Kalmi Baruh (Kalmi Baruch, Serbian Cyrillic Alphabet: Калми Барух); (26 December 1896 - 1945) was a Bosnian Jewish scholar in the field of Judeo-Spanish language, pioneer of the Sephardic studies and Hispanic studies in former Yugoslavia.

Life and activities[edit]

Kalmi Baruh was born in December 1896 in Sarajevo, in one of the oldest Sephardic families in Bosnia. He attended elementary school in the town of Višegrad (Вишеград), and has graduated from high-school in Sarajevo. Baruh's academic studies and the PhD - Der Lautstand des Judenspanischen in Bosnien (The Sound System of the Judeo-Spanish in Bosnia) were at Vienna University. He worked as a teacher in the First Sarajevan Gymnasium/High-school, and was the only Balkan Peninsula scholarship recipient from the Spanish Government for the post-doctoral studies in the Spanish Center for Historic Studies in Madrid (1928/9). For a long period of years he worked together with several Yugoslav and European magazines in the field of linguistics and literature, such as: Srpski književni glasnik and Misao, both from Belgrade, Revista de filología Española (Madrid).... He collaborated with the Institute for Balkan Studies and the University of Belgrade and the Royal Spanish Academy. He translated from Spanish to Serbian (Enrique Larreta: Slava don Ramira, Jedan život u doba Filipa II, Narodna prosveta, Belgrade, 1933; Jose Eustasio Rivera: Vrtlog, Minerva, Subotica-Belgrade, 1953 ...). Baruh presented some of the less known modern Spanish literature in Yugoslavia and provided reviews for it. He also published linguistic comparative studies, school books and scientific works on philology reviews, especially in Romanic languages. He collected, annotated and explored Judeo-Spanish linguistic forms and romances throughout Bosnia, Priština (Приштина) and Skopje (Скопје). Baruh was one of the pillars of the Sarajevan progressive magazine Pregled, and competent basis for the congregational magazines Jevrejski život and Jevrejski glas, as well as for the cultural-educational society La Benevolencija. He cooperated with Prof. Ernesto Giménez Caballero, Dr. Ivo Andrić, Isidora Sekulić, Žak Konfino, Stanislav Vinaver, Dr. Jovan Kršić, Dr. Moric Levi, Laura Papo (Bohoreta)... .
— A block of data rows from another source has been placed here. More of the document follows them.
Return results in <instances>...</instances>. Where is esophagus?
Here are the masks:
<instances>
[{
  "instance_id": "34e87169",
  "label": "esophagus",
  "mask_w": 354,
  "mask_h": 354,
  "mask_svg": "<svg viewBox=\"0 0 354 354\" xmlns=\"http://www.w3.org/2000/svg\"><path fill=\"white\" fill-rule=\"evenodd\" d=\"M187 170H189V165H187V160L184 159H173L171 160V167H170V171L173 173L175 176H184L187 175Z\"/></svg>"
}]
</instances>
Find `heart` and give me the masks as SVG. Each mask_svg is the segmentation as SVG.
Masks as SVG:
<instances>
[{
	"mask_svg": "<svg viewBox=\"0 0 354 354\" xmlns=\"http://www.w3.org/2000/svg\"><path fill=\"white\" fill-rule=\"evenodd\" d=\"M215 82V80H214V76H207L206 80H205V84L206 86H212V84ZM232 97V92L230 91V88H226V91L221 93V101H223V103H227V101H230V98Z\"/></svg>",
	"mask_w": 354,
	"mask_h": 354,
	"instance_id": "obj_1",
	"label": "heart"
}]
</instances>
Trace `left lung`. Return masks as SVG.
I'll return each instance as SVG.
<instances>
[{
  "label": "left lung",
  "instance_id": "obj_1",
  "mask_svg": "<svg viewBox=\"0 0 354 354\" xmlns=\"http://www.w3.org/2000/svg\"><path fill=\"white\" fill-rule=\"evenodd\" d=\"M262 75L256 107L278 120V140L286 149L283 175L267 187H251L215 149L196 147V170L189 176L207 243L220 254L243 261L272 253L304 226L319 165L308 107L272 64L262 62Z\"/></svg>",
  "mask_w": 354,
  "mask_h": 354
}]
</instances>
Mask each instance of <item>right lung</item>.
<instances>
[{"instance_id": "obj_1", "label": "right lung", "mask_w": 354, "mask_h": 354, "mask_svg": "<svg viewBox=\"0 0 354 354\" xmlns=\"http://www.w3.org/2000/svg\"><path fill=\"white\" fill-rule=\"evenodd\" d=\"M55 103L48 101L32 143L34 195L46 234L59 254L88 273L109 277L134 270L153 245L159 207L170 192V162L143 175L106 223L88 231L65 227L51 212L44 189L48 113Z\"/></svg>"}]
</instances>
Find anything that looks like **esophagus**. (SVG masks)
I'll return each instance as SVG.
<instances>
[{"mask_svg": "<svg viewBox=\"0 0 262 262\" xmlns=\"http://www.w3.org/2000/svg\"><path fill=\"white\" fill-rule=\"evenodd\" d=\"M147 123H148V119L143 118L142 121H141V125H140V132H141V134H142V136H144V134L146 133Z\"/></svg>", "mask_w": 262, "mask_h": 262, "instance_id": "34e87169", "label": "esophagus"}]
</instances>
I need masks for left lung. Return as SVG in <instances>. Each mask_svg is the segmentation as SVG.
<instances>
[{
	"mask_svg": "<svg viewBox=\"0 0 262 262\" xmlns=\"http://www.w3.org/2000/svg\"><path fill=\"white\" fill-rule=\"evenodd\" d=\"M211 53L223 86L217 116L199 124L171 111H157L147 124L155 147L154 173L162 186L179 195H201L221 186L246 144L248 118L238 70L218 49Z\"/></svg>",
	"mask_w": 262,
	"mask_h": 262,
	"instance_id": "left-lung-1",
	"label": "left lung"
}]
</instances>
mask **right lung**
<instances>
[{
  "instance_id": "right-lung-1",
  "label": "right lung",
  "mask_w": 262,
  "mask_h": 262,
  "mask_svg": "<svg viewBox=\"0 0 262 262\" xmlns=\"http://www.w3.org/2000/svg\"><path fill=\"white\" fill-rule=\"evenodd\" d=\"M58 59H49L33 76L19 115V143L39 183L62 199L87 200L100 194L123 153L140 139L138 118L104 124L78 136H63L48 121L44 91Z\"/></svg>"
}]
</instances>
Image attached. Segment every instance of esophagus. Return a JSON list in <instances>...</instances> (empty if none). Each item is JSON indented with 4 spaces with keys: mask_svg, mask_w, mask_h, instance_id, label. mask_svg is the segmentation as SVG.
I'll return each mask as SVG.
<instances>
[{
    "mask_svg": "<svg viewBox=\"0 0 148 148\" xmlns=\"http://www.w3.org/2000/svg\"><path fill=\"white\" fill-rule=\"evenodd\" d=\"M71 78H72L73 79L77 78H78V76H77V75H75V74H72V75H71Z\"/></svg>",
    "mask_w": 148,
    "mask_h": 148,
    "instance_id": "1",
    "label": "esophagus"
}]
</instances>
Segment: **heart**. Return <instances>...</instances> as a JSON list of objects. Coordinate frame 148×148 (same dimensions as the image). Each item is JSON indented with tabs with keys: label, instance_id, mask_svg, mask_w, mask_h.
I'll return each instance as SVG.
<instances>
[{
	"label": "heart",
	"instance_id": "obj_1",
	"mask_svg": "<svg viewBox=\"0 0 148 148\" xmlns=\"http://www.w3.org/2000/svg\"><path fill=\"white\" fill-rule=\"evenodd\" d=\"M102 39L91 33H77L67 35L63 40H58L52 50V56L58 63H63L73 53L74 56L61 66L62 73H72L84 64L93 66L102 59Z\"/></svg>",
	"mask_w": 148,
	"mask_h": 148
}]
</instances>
Baruh spoke ten languages, while he wrote his works mostly in Serbian (Serbo-Croatian), then in Judeo-Spanish, Spanish, French and German.

During the 1930s he was an eminent, left-oriented Yugoslav intellectual. Baruh gave special attention to the pupils of poor social background, workers' education, inter-religious tolerance and fought against anti-semitism. He propagated unreserved support for the Republicans during the Spanish Civil War.

He died in Bergen-Belsen Nazi German Concentration Camp.

Works[edit]

Most popular works[edit]

  • Španske romanse bosanskih Jevreja (Spanish Ballads of the Bosnian Jews);
  • El Judeo-Español de Bosnia;
  • Jevreji na Balkanu i njihov jezik (Jews in the Balkans and their Language);
  • Španija u doba Majmonidesovo (Spain in the Era of Maimonides);
  • Španija Filipa II (Spain of Philip the Second);
  • Španija u književnosti jedne generacije (Spain in One Generation's Literary Fiction);
  • Miguel de Unamuno;
  • Islamski izvori Danteove Božanske komedije (Islamic Sources of Dante's

Divine Comedy).

Bibliography[edit]

Comprehensive international bibliographies that deal with Ladino culture and especially with the Judeo-Spanish language include Kalmi Baruh's bibliography. In 1971, Prof. Samuel Armistead and Prof. Joseph Silverman from the University of Pennsylvania in Philadelphia have translated Baruh's Spanish Ballads [Romances] of the Bosnian Jews to English and provided their own work on this scientific paper. Among others Josip Tabak, Dr. Ivo Andrić, Prof. Samuel Kamhi, Prof. Vojislav Maksimović, Dr. Krinka Vidaković Petrov, Prof. Muhamed Nezirović, Dr. Predrag Palavestra, David Albahari, Dina Katan Ben-Zion, Ana Šomlo, Jennie Lebel, Vedrana Gotovac and Alexander Nikolić have written about Baruh.